Q: Can I support myself with only what I get paid as an Apprentice?
A: Probably not. Most Apprentices also work as waiters, baristas, temp staff, bookstore employees, etc. Anything that is flexible (the Tavern won’t work around your other job schedule) and will put more money in your pocket. We provide an entire month’s schedule two weeks in advance of the start of that month for you to show other jobs.
Q: What happens after my Apprenticeship ends? Do I get to keep working at ASC?
A: It depends although probably not. A lot of former Apprentices have gone on to found their own theatre companies, work at other Atlanta theaters, go to NYC or LA, or work in movies. They sometimes end up at the Tavern in artistic staff positions, acting in main stage shows in major and minor roles and teaching extensively in our massive education programs.
Q: What is a resident theatre ensemble actor?
A: It’s an actor that works at the Tavern. We dedicate a lot of resources to training, hiring and retaining talented actor/managers in our company. Many actors nowadays travel from theatre to theatre and from state to state. They spend a lot of creative energy looking for the next role or the next job. We believe that ASC can give back to the Atlanta community, and make more jobs for actors by supporting an actor’s whole being. We employ the whole actor, their acting skills being most important, but by also acknowledging that talented professionals have other skills and can contribute to the whole company all year ‘round.
Fact Sheet on the Apprentice Company
Classes, rehearsals and work calls are a combination of daytime and evening, weekday and weekend hours. A flexible schedule is an ABSOLUTE must. Please take a look at the sample schedules provided at callbacks. This is a major time commitment.

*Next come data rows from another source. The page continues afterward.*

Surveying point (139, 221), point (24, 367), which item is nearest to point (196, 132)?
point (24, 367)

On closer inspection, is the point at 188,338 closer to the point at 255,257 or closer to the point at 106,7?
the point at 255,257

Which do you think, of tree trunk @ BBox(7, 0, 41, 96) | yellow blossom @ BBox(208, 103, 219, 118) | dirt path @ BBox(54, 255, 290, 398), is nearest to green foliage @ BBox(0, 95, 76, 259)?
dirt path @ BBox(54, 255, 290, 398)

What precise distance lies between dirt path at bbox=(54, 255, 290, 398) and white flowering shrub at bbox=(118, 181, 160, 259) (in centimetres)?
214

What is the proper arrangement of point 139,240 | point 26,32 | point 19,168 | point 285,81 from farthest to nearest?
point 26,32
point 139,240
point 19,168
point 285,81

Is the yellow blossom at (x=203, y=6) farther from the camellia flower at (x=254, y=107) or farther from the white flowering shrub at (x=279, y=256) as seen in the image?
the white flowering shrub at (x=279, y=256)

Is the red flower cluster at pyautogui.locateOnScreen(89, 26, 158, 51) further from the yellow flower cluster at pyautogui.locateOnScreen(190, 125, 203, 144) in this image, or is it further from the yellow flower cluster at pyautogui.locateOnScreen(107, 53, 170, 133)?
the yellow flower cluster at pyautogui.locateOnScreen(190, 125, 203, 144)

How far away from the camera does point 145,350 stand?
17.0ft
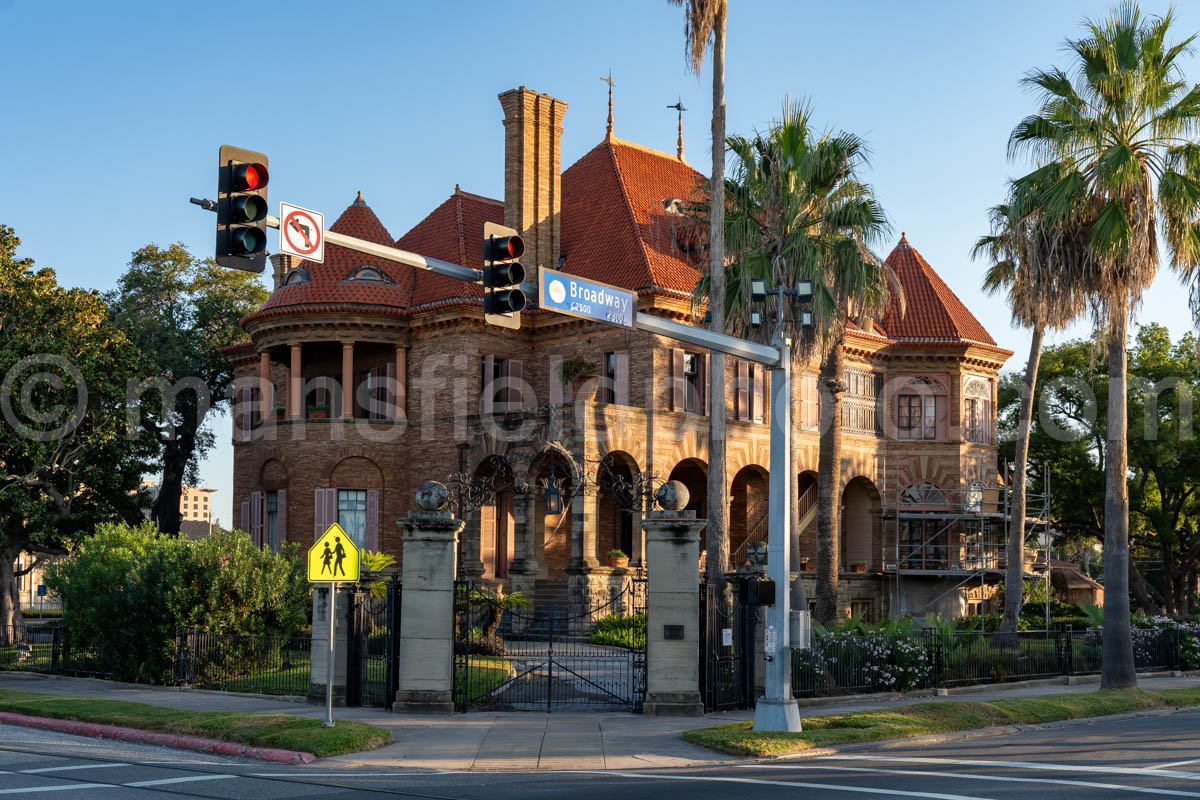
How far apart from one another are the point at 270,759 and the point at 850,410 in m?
31.0

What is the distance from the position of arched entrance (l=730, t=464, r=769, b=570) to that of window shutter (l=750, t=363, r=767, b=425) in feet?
7.57

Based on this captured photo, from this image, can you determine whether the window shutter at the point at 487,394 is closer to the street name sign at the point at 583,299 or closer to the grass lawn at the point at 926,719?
the grass lawn at the point at 926,719

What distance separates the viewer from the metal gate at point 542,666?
22.6 metres

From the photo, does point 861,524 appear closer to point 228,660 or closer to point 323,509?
point 323,509

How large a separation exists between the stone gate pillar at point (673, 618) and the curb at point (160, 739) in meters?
6.47

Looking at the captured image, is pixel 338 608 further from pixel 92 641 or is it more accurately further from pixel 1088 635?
pixel 1088 635

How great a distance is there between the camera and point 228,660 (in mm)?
26469

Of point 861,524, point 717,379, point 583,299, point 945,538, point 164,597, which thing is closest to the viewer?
point 583,299

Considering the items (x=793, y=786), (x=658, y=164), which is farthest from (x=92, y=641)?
(x=658, y=164)

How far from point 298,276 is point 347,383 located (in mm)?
4078

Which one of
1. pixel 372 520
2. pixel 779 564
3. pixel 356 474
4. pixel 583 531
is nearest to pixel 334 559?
pixel 779 564

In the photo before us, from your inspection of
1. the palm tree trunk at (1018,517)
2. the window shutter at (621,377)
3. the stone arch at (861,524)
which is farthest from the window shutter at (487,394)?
the palm tree trunk at (1018,517)

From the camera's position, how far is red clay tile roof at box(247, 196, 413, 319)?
4109 cm

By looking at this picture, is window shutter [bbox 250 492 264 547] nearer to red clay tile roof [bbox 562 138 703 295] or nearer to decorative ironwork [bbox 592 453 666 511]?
decorative ironwork [bbox 592 453 666 511]
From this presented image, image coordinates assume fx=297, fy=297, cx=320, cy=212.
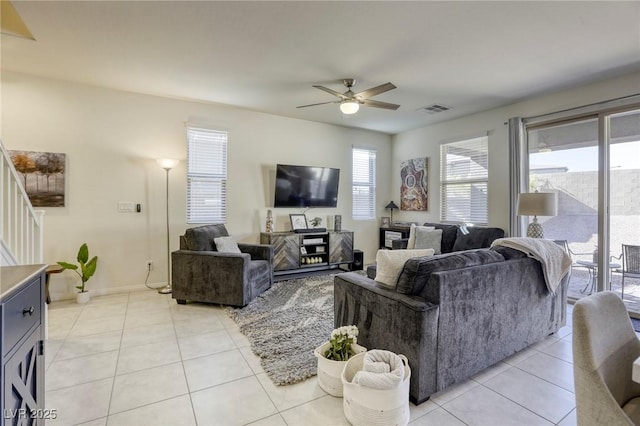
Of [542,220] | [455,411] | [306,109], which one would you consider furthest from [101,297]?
[542,220]

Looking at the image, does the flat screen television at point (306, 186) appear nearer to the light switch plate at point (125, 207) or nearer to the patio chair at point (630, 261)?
the light switch plate at point (125, 207)

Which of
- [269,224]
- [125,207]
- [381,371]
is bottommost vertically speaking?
[381,371]

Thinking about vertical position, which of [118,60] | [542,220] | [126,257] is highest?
[118,60]

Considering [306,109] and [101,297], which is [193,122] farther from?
[101,297]

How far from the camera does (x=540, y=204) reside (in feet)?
11.6

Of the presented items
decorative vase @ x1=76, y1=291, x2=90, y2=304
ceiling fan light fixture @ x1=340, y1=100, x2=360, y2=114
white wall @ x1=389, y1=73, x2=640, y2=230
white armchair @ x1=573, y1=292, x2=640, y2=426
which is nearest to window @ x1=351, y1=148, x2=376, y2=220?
white wall @ x1=389, y1=73, x2=640, y2=230

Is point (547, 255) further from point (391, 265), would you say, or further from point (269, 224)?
point (269, 224)

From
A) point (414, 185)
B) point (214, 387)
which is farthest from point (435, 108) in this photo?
point (214, 387)

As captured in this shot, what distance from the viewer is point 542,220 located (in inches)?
165

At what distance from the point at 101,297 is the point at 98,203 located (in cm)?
122

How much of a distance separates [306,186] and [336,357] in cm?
348

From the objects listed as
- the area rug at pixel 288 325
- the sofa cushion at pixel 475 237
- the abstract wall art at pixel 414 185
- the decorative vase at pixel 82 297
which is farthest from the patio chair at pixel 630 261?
the decorative vase at pixel 82 297

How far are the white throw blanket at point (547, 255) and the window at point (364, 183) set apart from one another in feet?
11.6

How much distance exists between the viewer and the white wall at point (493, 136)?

At Apprentice Company callbacks in May a sample schedule and more in-depth information will be available.
What we do for you:
Classes in, but not limited to:
- Linklater voice progression
- Movement for Shakespeare’s text
- Personal connection to Shakespeare’s language
- Structure of the Verse and Text work in monologue and scenes
- Elizabethan dance and Madrigal singing
- Original Practice methods and madness
- The Business of Theatre and Marketing Yourself
- Alexander Technique
- General Theatre history
- Stage Combat: hand to hand and weapons
- Elizabethan worldviews and Shakespeare’s England
- Status, Clown and Mask
- Master classes with Atlanta’s theatre professionals
- Light board operations
- Development and Running a Theatre Company
- Performance in our Shakespeare plays.
- Teaching Education "Playshops"
- Hands on work with: Artistic Associates, Apprentice Company Director, Artistic Director, Managing Director, Fight Choreographers, Costume and Lighting designers, and guest artists from the regional community.
What you do for us:
Matinee work calls: Tuesdays and Wednesdays throughout the season-Apprentices working in teams of two will be performing or working front-of-house jobs at most matinees. House duties include seating students, pre-show house management, cleaning, and concessions during intermission. Post-show clean up and maintenance as well as running light board and some backstage management. Tuesday and Wednesday days are the daytime hours you should always have available during the season, but daytime hours are not limited to those days only. Most scheduling is done on a month-by-month basis.
General work calls: Scheduled thru out the season- cleaning, moving sets and costumes, cleaning, sorting, polishing, cleaning, paperwork, cleaning, organizing, assisting Costumer at costume parades, volunteering in the house for shows, cleaning after shows, show strikes and various marketing, club and education mailings through out the year. Cleaning.
Rehearsal calls: Holding book for Stage management, pre-rehearsal cleaning and set up. Coffee making and gofering of props. General support for Stage management and Artistic Staff at rehearsals. Rehearsing your show.